[[ Records shown open ]]

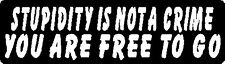 STUPIDITY IS NOT A CRIME YOU ARE FREE TO GO HELMET STICKER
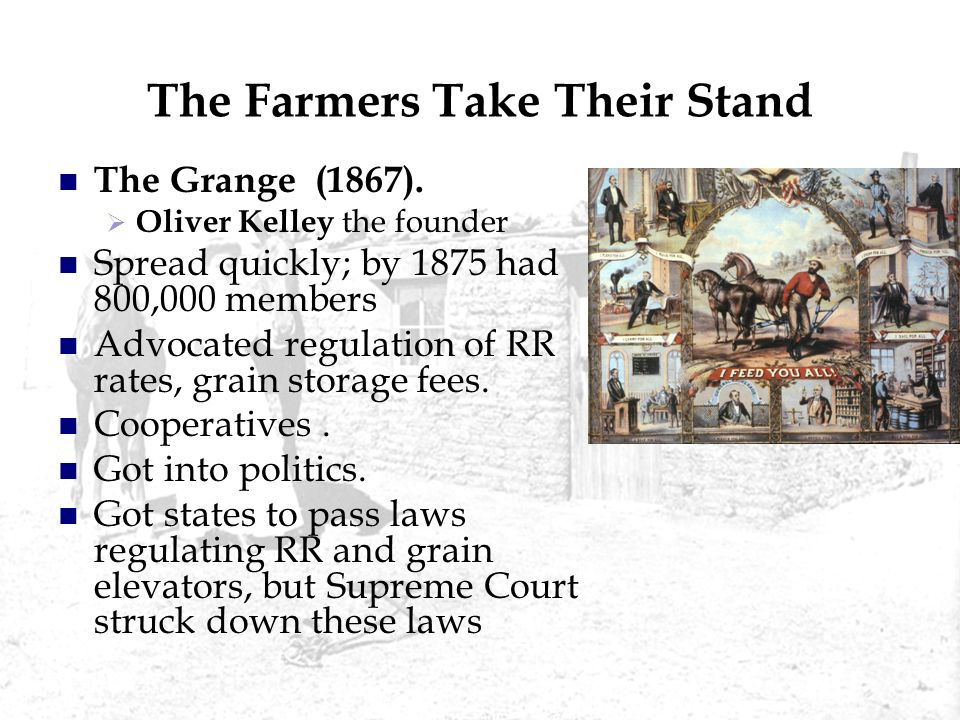 The Farmers Take Their Stand The Grange (1867). Oliver Kelley the founder Spread quickly; by 1875 had 800,000 members Advocated regulation of RR rates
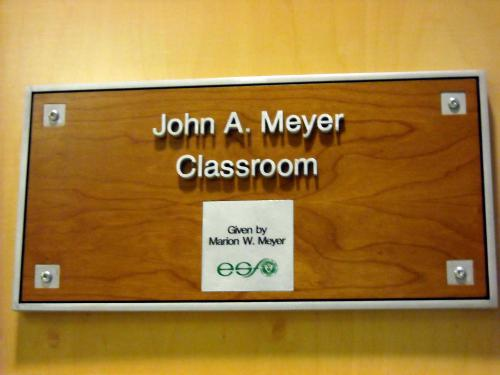 GIVEN BY SIGN FOR JOHN A. MEYER CLASSROOM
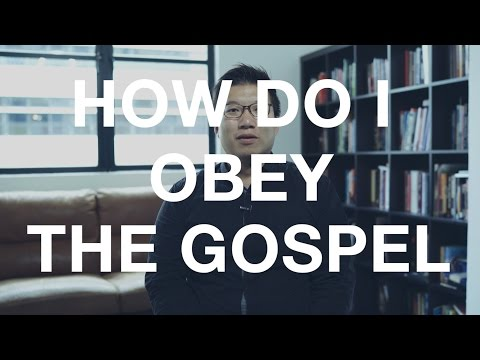 How to Obey the Gospel?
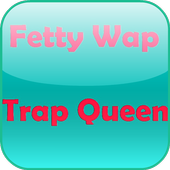 Fetty Wap Trap Queen LyricFree for Android - APK Download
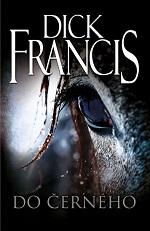 Dick Francis Do černého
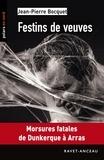 Jean-Pierre Bocquet - Polars en Nord  : Festins de veuves - Morsures fatales de Dunkerque à Arras.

[[ Records shown closed ]]

| Required work |
Here the records must be restated exactly, minus any images.

| Response below |
 STUPIDITY IS NOT A CRIME YOU ARE FREE TO GO HELMET STICKER
 The Farmers Take Their Stand The Grange (1867). Oliver Kelley the founder Spread quickly; by 1875 had 800,000 members Advocated regulation of RR rates
 GIVEN BY SIGN FOR JOHN A. MEYER CLASSROOM
 How to Obey the Gospel?
 Fetty Wap Trap Queen LyricFree for Android - APK Download
 Dick Francis Do černého
 Jean-Pierre Bocquet - Polars en Nord  : Festins de veuves - Morsures fatales de Dunkerque à Arras.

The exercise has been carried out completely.